- [ФРАГМЕНТ ТЕКСТА]
<<<<
Спрашиваем:
– Не знаете ли, где здесь живет Максим Горький?
– О, Максимо! Максимо! – восклицают темпераментные южане и толпою провожают нас к вилле князя Серра Каприола, где живет Горький. В нижнем этаже помещается сам князь, верхний этаж снимает Алексей Максимович. Это нам объяснили наши провожатые.
Взошли на крыльцо. Долго звонили. Наконец вышла женщина – итальянка, очевидно прислуга. Я передал визитную карточку. Тут же появился сам Горький. Он был в шерстяной фуфайке и валенках. Стоял март. Большой каменный дом не отапливался.
Алексей Максимович радушно приветствовал нас:
– Страшно рад, страшно рад! Сейчас устраивайтесь – тут напротив вполне сносный отель, зовется «Минерва», а в двенадцать ждем вас к обеду, тогда и представлю моим домочадцам.
За обеденным столом собралась вся семья: Алексей Максимович, Екатерина Павловна, приехавшая из Москвы навестить сына Максима и внучат; порывистый молодой человек с голубыми глазами – Максим Алексеевич, его жена Надежда Алексеевна, секретарь Горького – баронесса Бутберr.
Мы наперебой расспрашивали Екатерину Павловну: как там в Москве? Разговор дружеский. Выпили по рюмочке, закусили маринованными грибками (московский гостинец Екатерины Павловны). Новости были различными: и хорошими, и печальными. Вспоминали, и не раз, о гибели Есенина. Алексей Максимович любил и высоко ценил его поэзию. Для меня Сережа Есенин был незабвенным другом. Надо ли говорить, какое тягостное чувство пробудила страшная весть о смерти поэта. Почтили светлое имя поэта минутой молчания.
>>>>
- [ДАННЫЕ]
<<<<
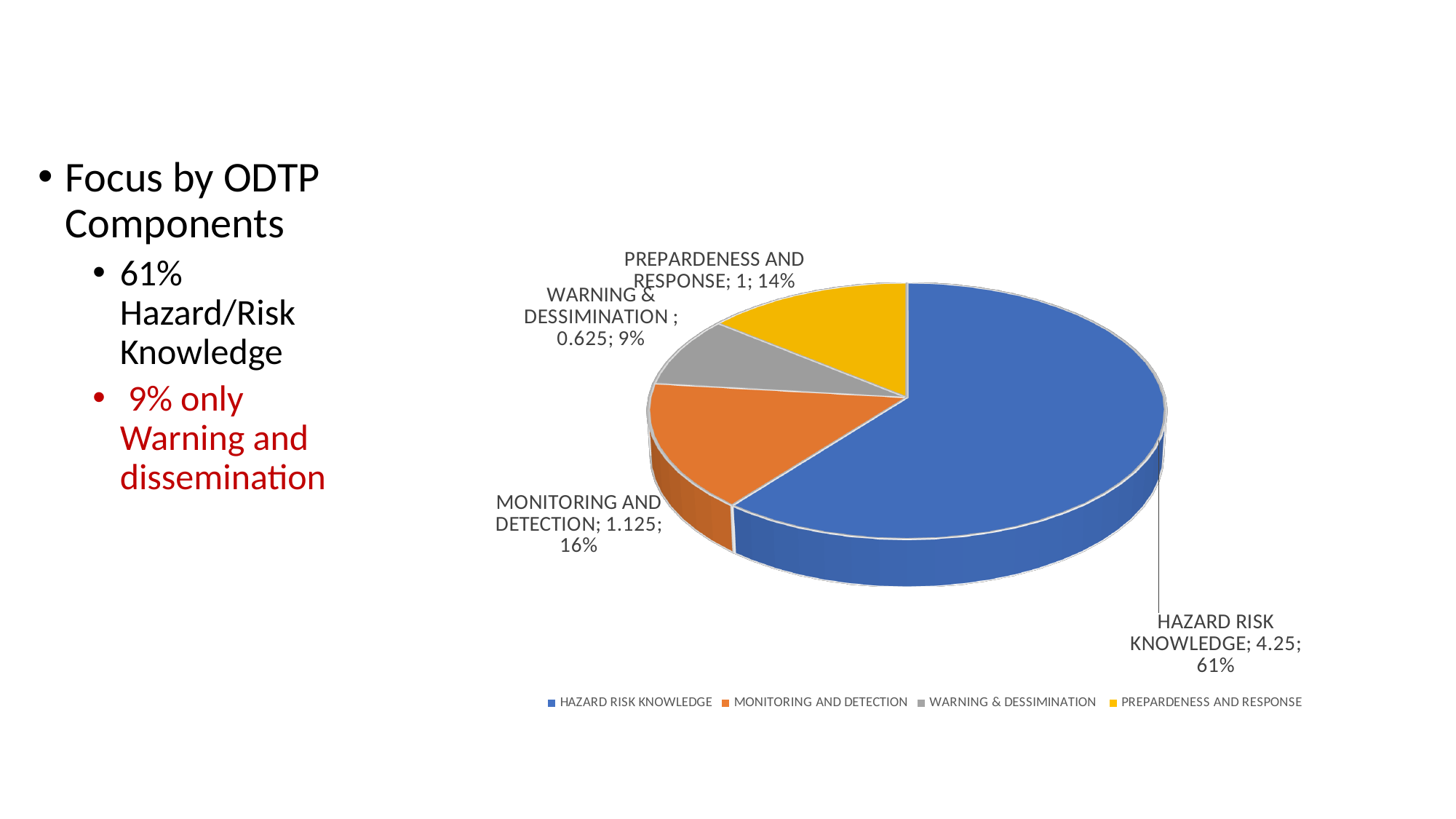
Which category has the smallest slice of the pie? WARNING & DESSIMINATION What is the value for PREPARDENESS AND RESPONSE? 1 Which category has the largest slice of the pie? HAZARD RISK KNOWLEDGE What is the value for HAZARD RISK KNOWLEDGE? 4.25 What is the difference between the values for HAZARD RISK KNOWLEDGE and MONITORING AND DETECTION? 3.125 What share of the pie does PREPARDENESS AND RESPONSE represent? 14% Which is larger, the value for PREPARDENESS AND RESPONSE or the value for WARNING & DESSIMINATION? PREPARDENESS AND RESPONSE What is the value for WARNING & DESSIMINATION? 0.625 What kind of chart is shown on the slide? pie chart How many slices does the pie chart have? 4 What share of the pie does MONITORING AND DETECTION represent? 16% What is the value for MONITORING AND DETECTION? 1.125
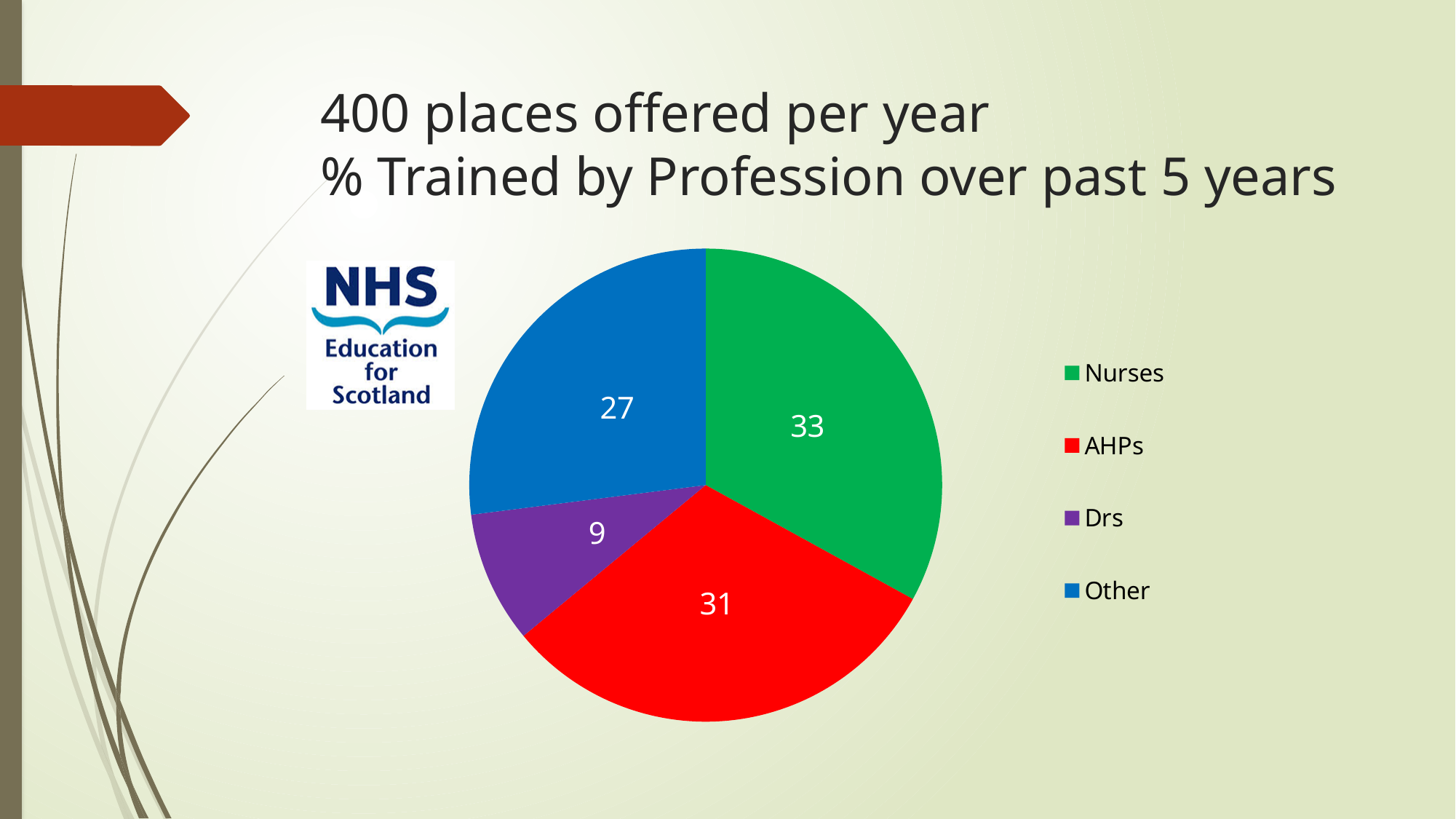
What kind of chart is shown on the slide? pie chart What is the value for Nurses? 33 Which category has the largest slice? Nurses What is the value for Other? 27 What is the value for AHPs? 31 How many categories does the pie chart have? 4 Which is larger, the value for Other or the value for Drs? Other What colour is the slice for AHPs? red What is the difference between the values for Nurses and Drs? 24 Which category has the smallest slice? Drs What is the difference between the values for AHPs and Other? 4 What is the value for Drs? 9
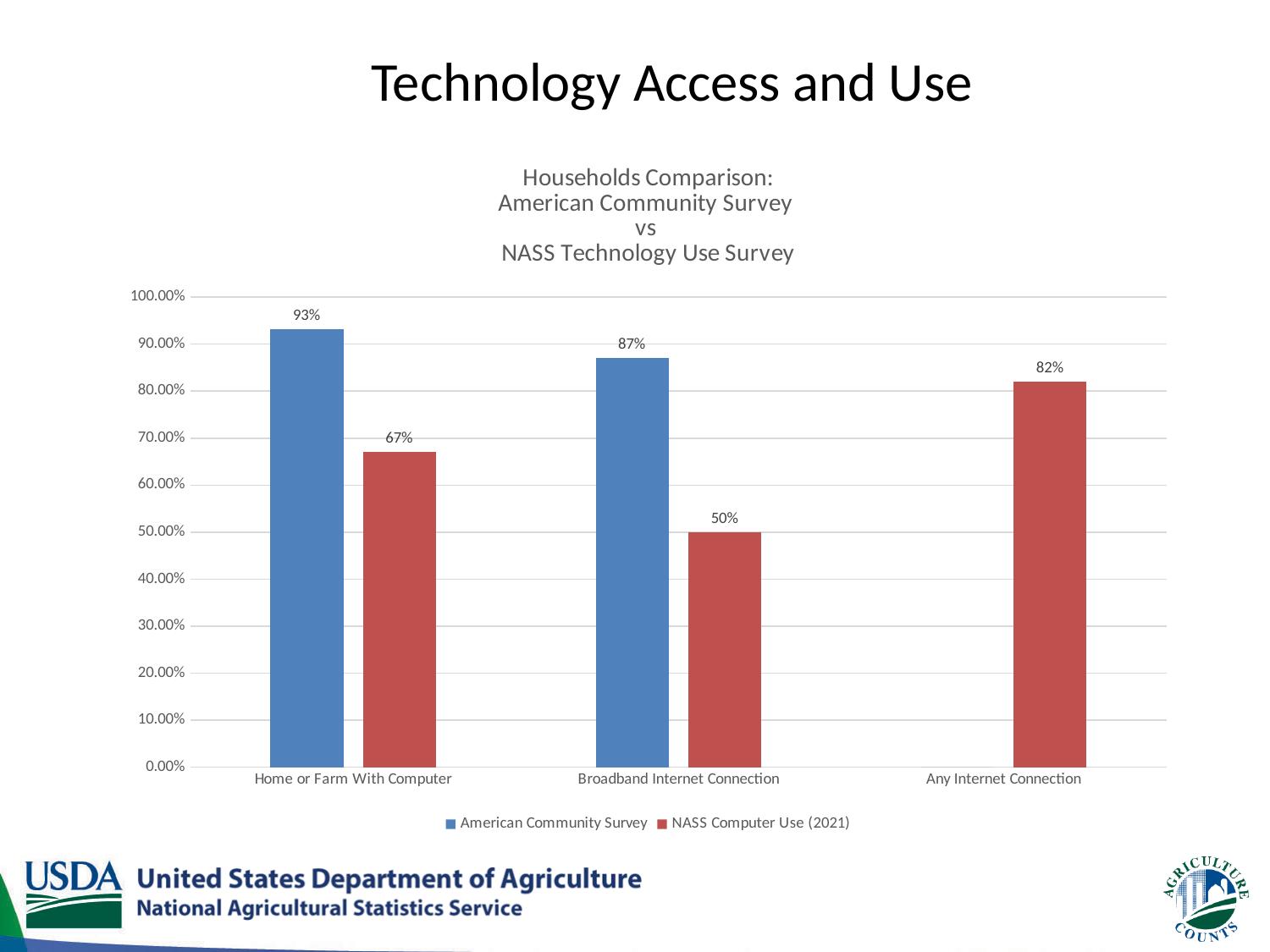
What is the American Community Survey value for Broadband Internet Connection? 87% How many series does the legend list? 2 Which category has the highest American Community Survey value? Home or Farm With Computer What is the NASS Computer Use (2021) value for Any Internet Connection? 82% Which colour represents the NASS Computer Use (2021) series? Red Which is larger for Home or Farm With Computer: the American Community Survey value or the NASS Computer Use (2021) value? American Community Survey What is the difference between the American Community Survey and NASS Computer Use (2021) values for Broadband Internet Connection? 37% What kind of chart is shown on the slide? Bar chart What is the NASS Computer Use (2021) value for Broadband Internet Connection? 50% How many categories are shown on the x axis? 3 Which category has the lowest NASS Computer Use (2021) value? Broadband Internet Connection What is the American Community Survey value for Home or Farm With Computer? 93%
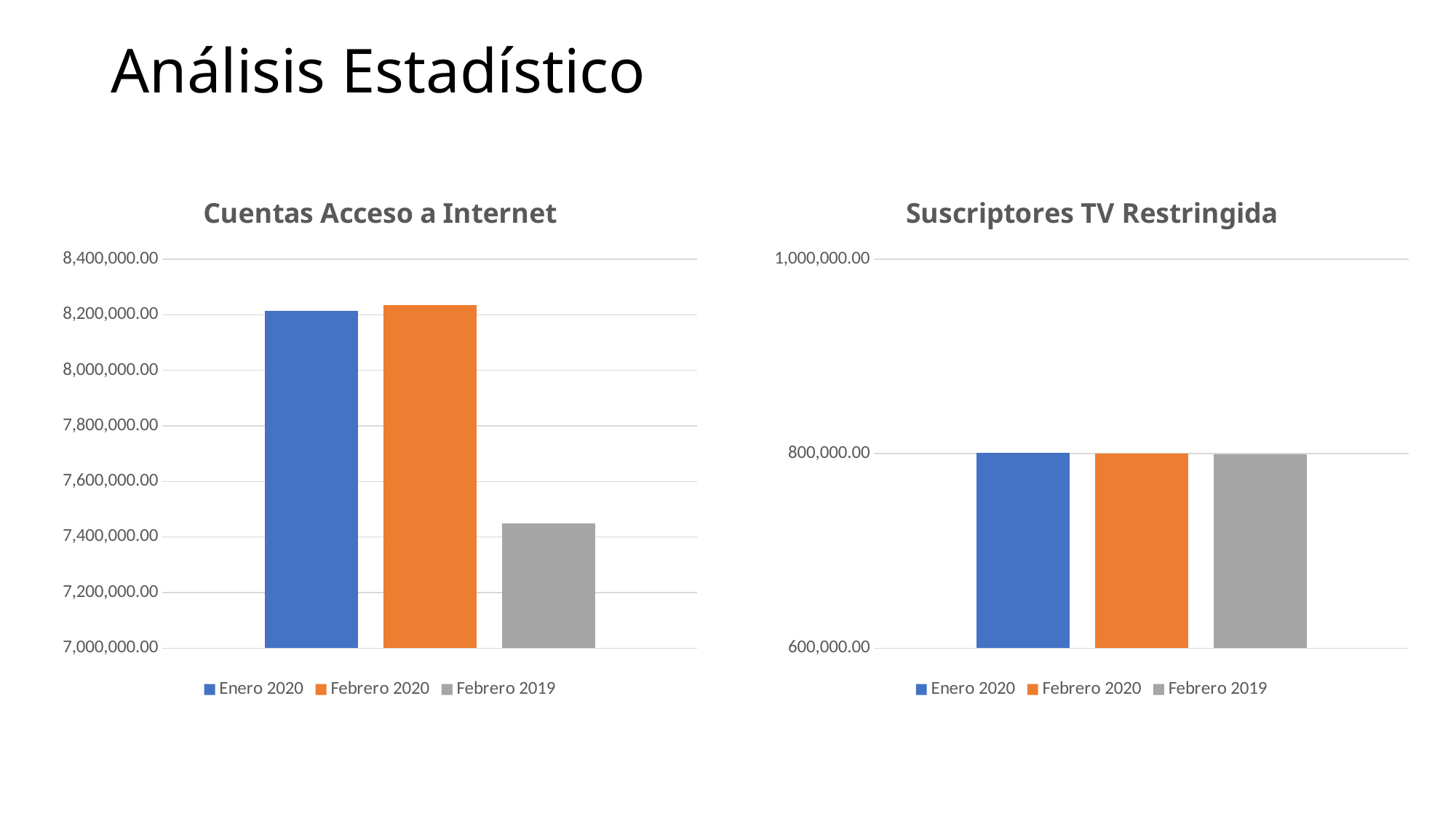
In the "Cuentas Acceso a Internet" chart, is the value for Enero 2020 greater or less than 8,000,000.00? greater How many bars are plotted in the "Suscriptores TV Restringida" chart? 3 In the "Cuentas Acceso a Internet" chart, which series has the lowest value? Febrero 2019 In the "Cuentas Acceso a Internet" chart, which is larger: Febrero 2020 or Febrero 2019? Febrero 2020 In the "Cuentas Acceso a Internet" chart, which series is shown in orange? Febrero 2020 What kind of chart is the "Suscriptores TV Restringida" chart? bar chart In the "Suscriptores TV Restringida" chart, is the value for Enero 2020 greater or less than 1,000,000.00? less How many series does the legend of the "Cuentas Acceso a Internet" chart list? 3 What is the title of the chart on the right side of the slide? Suscriptores TV Restringida In the "Cuentas Acceso a Internet" chart, is the value for Febrero 2019 greater or less than 7,600,000.00? less What kind of chart is the "Cuentas Acceso a Internet" chart? bar chart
>>>>
- [ЗАДАНИЯ]
• 1. Как назывался отель напротив виллы, который Горький посоветовал гостям в тексте о визите к нему?
• 2. Согласуются ли с текстом о визите к Горькому следующие утверждения? (a) Горький снимал нижний этаж виллы. (b) Маринованные грибки были привезены из Москвы Екатериной Павловной. (c) Большой каменный дом хорошо отапливался. На каждое ответьте «да» или «нет» и приведите дословно решающие слова текста.

- [ОТВЕТЫ]
• 1. Отель назывался «Минерва».

• 2.
(a) Нет: «В нижнем этаже помещается сам князь, верхний этаж снимает Алексей Максимович».
(b) Да: «закусили маринованными грибками (московский гостинец Екатерины Павловны)».
(c) Нет: «Большой каменный дом не отапливался».